*WRITTEN EXERCISE*: Print every record below exactly as written.

----- STORED ROWS

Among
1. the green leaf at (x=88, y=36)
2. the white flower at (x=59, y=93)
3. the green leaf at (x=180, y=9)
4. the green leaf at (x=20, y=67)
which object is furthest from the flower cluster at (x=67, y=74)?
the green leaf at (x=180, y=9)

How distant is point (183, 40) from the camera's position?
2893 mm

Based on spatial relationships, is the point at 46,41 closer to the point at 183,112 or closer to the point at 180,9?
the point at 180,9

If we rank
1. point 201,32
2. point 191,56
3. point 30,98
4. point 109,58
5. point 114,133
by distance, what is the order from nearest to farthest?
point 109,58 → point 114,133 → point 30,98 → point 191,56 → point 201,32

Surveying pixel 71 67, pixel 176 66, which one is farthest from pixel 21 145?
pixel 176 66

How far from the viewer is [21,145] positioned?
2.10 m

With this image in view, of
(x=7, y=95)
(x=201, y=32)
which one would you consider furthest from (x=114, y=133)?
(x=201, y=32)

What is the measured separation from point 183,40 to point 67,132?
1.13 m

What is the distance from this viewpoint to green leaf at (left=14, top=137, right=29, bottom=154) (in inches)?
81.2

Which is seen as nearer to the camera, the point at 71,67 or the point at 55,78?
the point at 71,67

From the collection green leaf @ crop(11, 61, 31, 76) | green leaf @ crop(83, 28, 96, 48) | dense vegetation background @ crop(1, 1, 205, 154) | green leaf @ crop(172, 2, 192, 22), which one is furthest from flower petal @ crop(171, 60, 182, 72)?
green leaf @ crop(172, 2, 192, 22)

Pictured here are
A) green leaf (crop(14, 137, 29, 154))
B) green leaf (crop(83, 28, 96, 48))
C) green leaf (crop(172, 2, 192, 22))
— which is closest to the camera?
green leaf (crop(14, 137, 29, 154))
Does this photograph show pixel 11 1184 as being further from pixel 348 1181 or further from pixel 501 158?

----------

*RESULT*:
Among
1. the green leaf at (x=88, y=36)
2. the white flower at (x=59, y=93)
3. the green leaf at (x=180, y=9)
4. the green leaf at (x=20, y=67)
which object is furthest from the flower cluster at (x=67, y=74)?
the green leaf at (x=180, y=9)

How distant is point (183, 40) from the camera's position?
2893 mm

Based on spatial relationships, is the point at 46,41 closer to the point at 183,112 or closer to the point at 180,9?
the point at 180,9

If we rank
1. point 201,32
2. point 191,56
3. point 30,98
4. point 109,58
5. point 114,133
by distance, what is the order from nearest to farthest?
point 109,58 → point 114,133 → point 30,98 → point 191,56 → point 201,32

Surveying pixel 71 67, pixel 176 66, which one is farthest from pixel 21 145?
pixel 176 66

How far from the viewer is [21,145] positioned?
2.10 m

With this image in view, of
(x=7, y=95)
(x=201, y=32)
which one would you consider furthest from (x=114, y=133)?
(x=201, y=32)

What is the measured separation from point 183,40 to point 67,132?
1.13 m

What is the distance from this viewpoint to green leaf at (left=14, top=137, right=29, bottom=154) (in inches)?
81.2

Which is seen as nearer to the camera, the point at 71,67 or the point at 55,78?
the point at 71,67

From the collection green leaf @ crop(11, 61, 31, 76) | green leaf @ crop(83, 28, 96, 48) | dense vegetation background @ crop(1, 1, 205, 154) | green leaf @ crop(172, 2, 192, 22), which one is furthest from flower petal @ crop(171, 60, 182, 72)?
green leaf @ crop(172, 2, 192, 22)

Pictured here are
A) green leaf (crop(14, 137, 29, 154))
B) green leaf (crop(83, 28, 96, 48))
C) green leaf (crop(172, 2, 192, 22))
— which is closest to the camera?
green leaf (crop(14, 137, 29, 154))
Does this photograph show pixel 11 1184 as being further from pixel 348 1181 or further from pixel 501 158?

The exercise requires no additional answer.